15. Il résulte de tout ce qui précède que M. A... n'est pas fondé à soutenir que c'est à tort que, par le jugement attaqué, le tribunal administratif de Strasbourg a rejeté sa demande tendant à annuler les décisions des 10 et 18 octobre 2018 par lesquelles le directeur de la maison centrale d'Ensisheim a refusé de l'autoriser à recevoir un micro-casque ainsi que des CD gravés aux fins d'apprentissage du grec ancien.
Sur les conclusions aux fins d'injonction :
16. Aux termes de l'article L. 911-1 du code de justice administrative : " Lorsque sa décision implique nécessairement qu'une personne morale de droit public ou un organisme de droit privé chargé de la gestion d'un service public prenne une mesure d'exécution dans un sens déterminé, la juridiction, saisie de conclusions en ce sens, prescrit, par la même décision, cette mesure assortie, le cas échéant, d'un délai d'exécution ".
17. Le présent arrêt n'impliquant aucune mesure d'exécution, les conclusions de M. A... tendant à ce qu'il soit enjoint au directeur de la maison centrale d'Ensisheim de lui accorder l'autorisation sollicitée, dans un délai de quinze jours à compter de l'arrêt à intervenir et sous astreinte de 150 euros par jour de retard ne peuvent qu'être rejetées.
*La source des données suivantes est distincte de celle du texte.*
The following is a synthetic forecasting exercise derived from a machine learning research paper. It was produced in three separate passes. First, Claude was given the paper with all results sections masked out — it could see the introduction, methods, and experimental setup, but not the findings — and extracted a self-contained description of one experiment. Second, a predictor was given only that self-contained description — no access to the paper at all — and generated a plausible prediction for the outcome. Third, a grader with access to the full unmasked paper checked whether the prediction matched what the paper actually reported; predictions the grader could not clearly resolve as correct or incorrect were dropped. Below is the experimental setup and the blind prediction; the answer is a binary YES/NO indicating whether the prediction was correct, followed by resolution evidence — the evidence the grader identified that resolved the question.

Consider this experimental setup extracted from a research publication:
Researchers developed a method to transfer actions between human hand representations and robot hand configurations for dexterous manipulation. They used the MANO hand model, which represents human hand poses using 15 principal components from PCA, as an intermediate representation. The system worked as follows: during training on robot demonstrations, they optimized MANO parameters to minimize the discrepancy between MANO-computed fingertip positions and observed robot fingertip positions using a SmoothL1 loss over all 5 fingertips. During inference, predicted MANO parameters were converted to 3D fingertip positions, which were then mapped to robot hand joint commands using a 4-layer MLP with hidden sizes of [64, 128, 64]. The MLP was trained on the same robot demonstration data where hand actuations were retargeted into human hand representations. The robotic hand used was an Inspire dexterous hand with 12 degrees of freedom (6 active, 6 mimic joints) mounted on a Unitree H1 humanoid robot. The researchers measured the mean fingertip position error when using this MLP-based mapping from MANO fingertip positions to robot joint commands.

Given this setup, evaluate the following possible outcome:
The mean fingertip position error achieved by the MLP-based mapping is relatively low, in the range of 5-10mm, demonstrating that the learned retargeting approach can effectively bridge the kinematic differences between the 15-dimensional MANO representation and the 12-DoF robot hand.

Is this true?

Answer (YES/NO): NO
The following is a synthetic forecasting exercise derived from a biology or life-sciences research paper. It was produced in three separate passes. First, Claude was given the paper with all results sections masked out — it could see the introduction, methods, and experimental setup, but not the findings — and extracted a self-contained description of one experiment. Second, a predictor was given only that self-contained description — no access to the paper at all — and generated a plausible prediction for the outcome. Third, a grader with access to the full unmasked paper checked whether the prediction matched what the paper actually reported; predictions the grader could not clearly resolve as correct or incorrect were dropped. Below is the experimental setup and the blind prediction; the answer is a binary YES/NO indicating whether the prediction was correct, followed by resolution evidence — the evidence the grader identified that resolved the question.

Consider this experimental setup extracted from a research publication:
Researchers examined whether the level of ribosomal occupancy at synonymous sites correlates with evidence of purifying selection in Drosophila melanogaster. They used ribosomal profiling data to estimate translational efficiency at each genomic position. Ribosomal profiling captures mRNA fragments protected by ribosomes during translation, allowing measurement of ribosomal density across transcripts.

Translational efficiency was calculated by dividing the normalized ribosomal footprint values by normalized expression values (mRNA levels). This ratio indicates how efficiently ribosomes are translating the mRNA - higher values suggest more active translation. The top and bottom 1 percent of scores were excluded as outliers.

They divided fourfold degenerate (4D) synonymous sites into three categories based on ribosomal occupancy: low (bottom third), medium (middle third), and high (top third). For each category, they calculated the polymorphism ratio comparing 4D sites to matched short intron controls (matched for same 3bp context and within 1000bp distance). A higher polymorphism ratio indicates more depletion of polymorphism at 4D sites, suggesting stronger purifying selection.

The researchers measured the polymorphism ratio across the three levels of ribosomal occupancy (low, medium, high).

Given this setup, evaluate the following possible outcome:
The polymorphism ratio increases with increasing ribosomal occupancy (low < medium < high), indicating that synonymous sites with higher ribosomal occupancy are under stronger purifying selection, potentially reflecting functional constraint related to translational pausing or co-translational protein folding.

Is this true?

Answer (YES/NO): NO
Sur les frais liés à l'instance :
18. Aux termes de l'article L. 761-1 du code de justice administrative : " Dans toutes les instances, le juge condamne la partie tenue aux dépens, ou à défaut la partie perdante, à payer à l'autre partie la somme qu'il détermine, au titre des frais exposés et non compris dans les dépens. Le juge tient compte de l'équité ou de la situation économique de la partie condamnée. Il peut, même d'office, pour des raisons tirées des mêmes considérations, dire qu'il n'y a pas lieu à cette condamnation ".
19. Ces dispositions font obstacle à ce que soit mis à la charge de l'Etat, qui n'est pas, dans la présente instance, la partie perdante, le versement de la somme que le conseil de M. A... demande au titre des dispositions précitées de l'article L. 761-1 du code de justice administrative et de l'article 37 de la loi du 10 juillet 1991.
DÉCIDE :
Article 1er : La requête de M. B... A... est rejetée.
Article 2 : Le présent arrêt sera notifié à M. B... A... et à la garde des sceaux, ministre de la justice.
Copie en sera adressée au préfet du Bas-Rhin.